(Toulouse) S’extraire de l’atmosphère terrestre pendant plusieurs mois, voire années : loin des super héros des films sur l’espace, la réalisatrice française Alice Winocour explore dans Proxima les fragilités et limites d’une astronaute, en se fondant sur des expériences réelles.

Sarah, incarnée à l’écran par Eva Green, est une astronaute française, mais aussi mère célibataire d’une petite fille de 7 ans, choisie pour partir à bord d’une mission spatiale d’un an en vue d’un voyage sur Mars.

Et c’est, non pas dans l’espace, mais au cœur des centres d’entraînement des astronautes européens (ESA) à Cologne et de Star City à Baïkonour près de Moscou, qu’Alice Winocour embarque le spectateur.

« Car dans la réalité, la plus grande partie de la vie des astronautes, c’est l’entraînement, parfois ils ne partent jamais » dans l’espace, explique à l’AFP la réalisatrice.

Loin de l’image « très virile de l’astronaute conquérant des films américains », Alice Winocour s’intéresse à l’intime. « Être astronaute c’est faire l’expérience de la fragilité humaine parce qu’on est confronté à nos propres limites du fait qu’on appartient à cette planète ».

Présent lundi à l’avant-première du film, à la Cité de l’Espace à Toulouse, l’astrophysicien Sylvestre Maurice a été l’un des conseillers de la réalisatrice.

« Hop, on revient sur terre »

« Pour l’instant l’homme est cantonné à la banlieue de la terre, un jour il ira rejoindre nos robots sur mars, et là c’est trois ans à peu près.

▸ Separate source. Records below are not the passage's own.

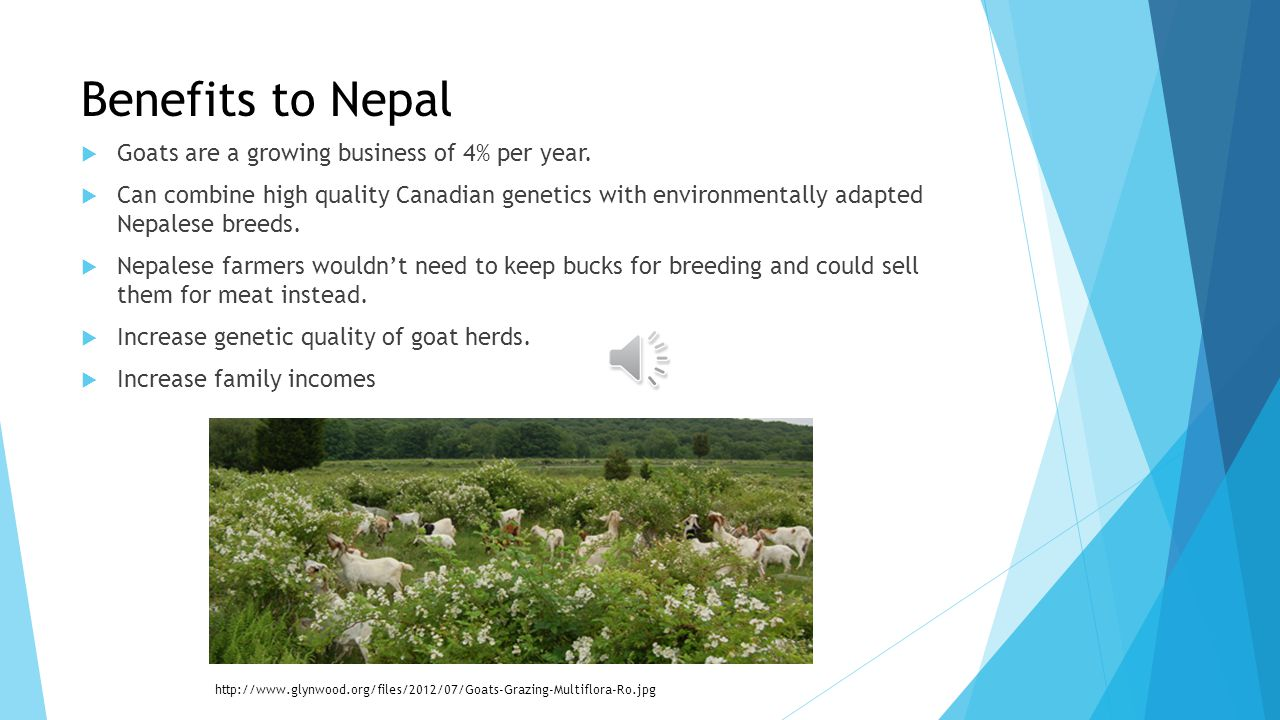 Goat Semen Export to Nepal By: Ben Anderchek University of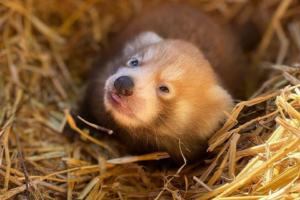 В английском зоопарке родился детеныш редкой красной панды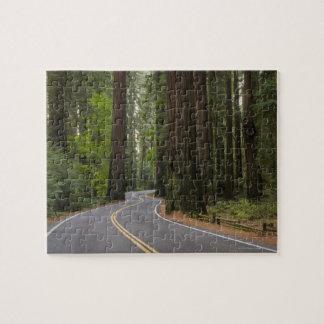 米国、カリフォルニアのレッドウッドの森林を通した道 ジグソーパズル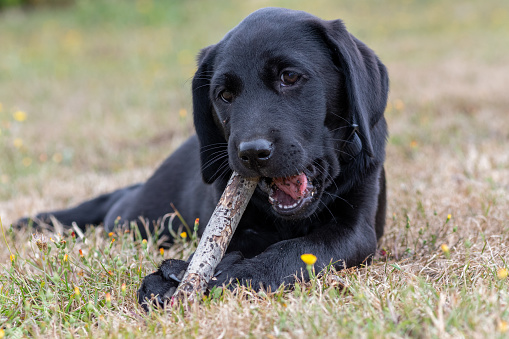 Portrait of an 11 week old black Labrador playing with a stick outside in the garden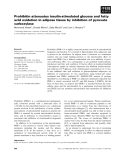 Báo cáo khoa học: Prohibitin attenuates insulin-stimulated glucose and fatty acid oxidation in adipose tissue by inhibition of pyruvate carboxylase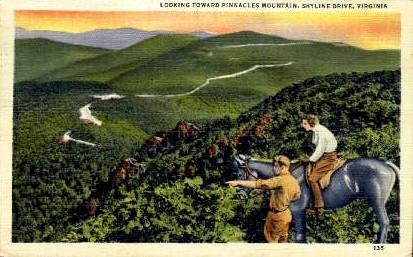 Pinnacle Mountain - Skyline Drive, Virginia VA Postcard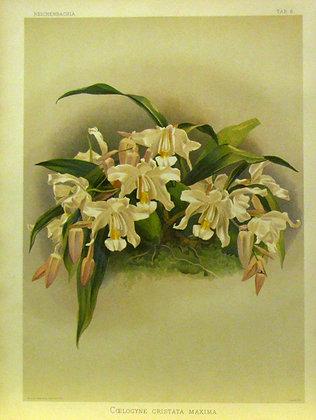 Plate 006: Coelogyne cristata maxima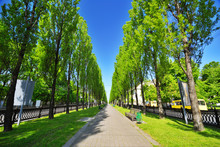 Green Alley In Town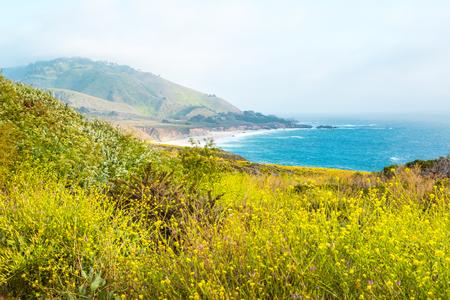 Beautiful Pacific Ocean coastline in Big Sur, California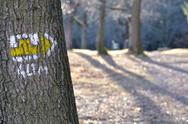 Stock Photo of tourist trail with yellow sign on the tree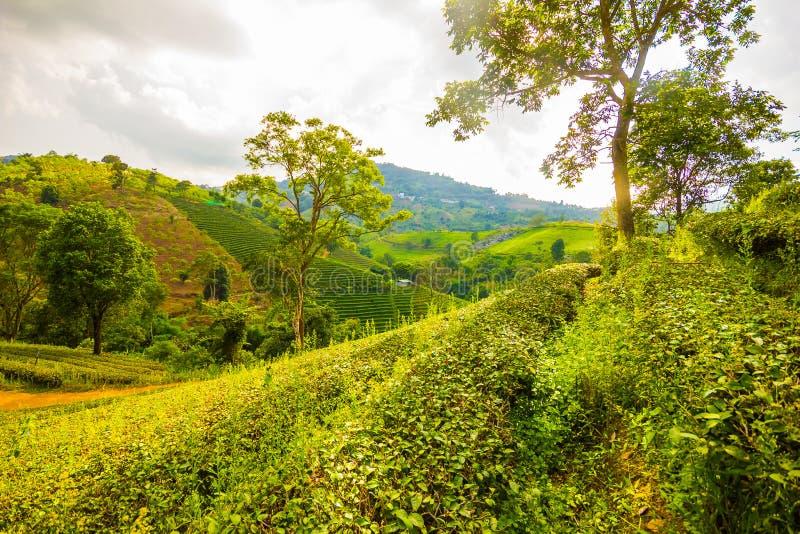 Plantação verde fresca bonita do campo do chá do oolong, ne de Mae Salong foto de stock royalty free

Ça devient très compliqué, car l’homme est fait pour vivre sur Terre, il n’est pas spatial », dit-il.

« Avec les voyages longue durée, on va avoir plein de problèmes physiologiques à gérer, mais aussi humains, émotionnels », estime ce spécialiste de l’exploration du système solaire.

« Aujourd’hui, dans les stations spatiales, dès qu’on a un petit problème, on monte dans un Soyouz et hop on revient sur Terre. Quand on ira sur Mars, il n’y aura pas de retour possible » avant plusieurs années, ajoute-t-il.

Cet éloignement d’avec la Terre, Alice Winocour le conjugue avec une autre séparation, celle d’une mère et sa fille, « et le sentiment de culpabilité de Sarah à l’idée de vivre son rêve ».

Pour coller au plus près du vécu des astronautes, la réalisatrice s’est plongée pendant deux ans dans leur univers, auprès notamment de Claudie Haigneré, la seule Française à être allée dans l’espace, en 1996 et 2001.

Le « frein » des enfants

« La séparation fait partie de la vie de l’astronaute, car on ne peut emporter qu’un petit bagage de 1,5 kg dans le vaisseau », raconte l’astronaute de 62 ans.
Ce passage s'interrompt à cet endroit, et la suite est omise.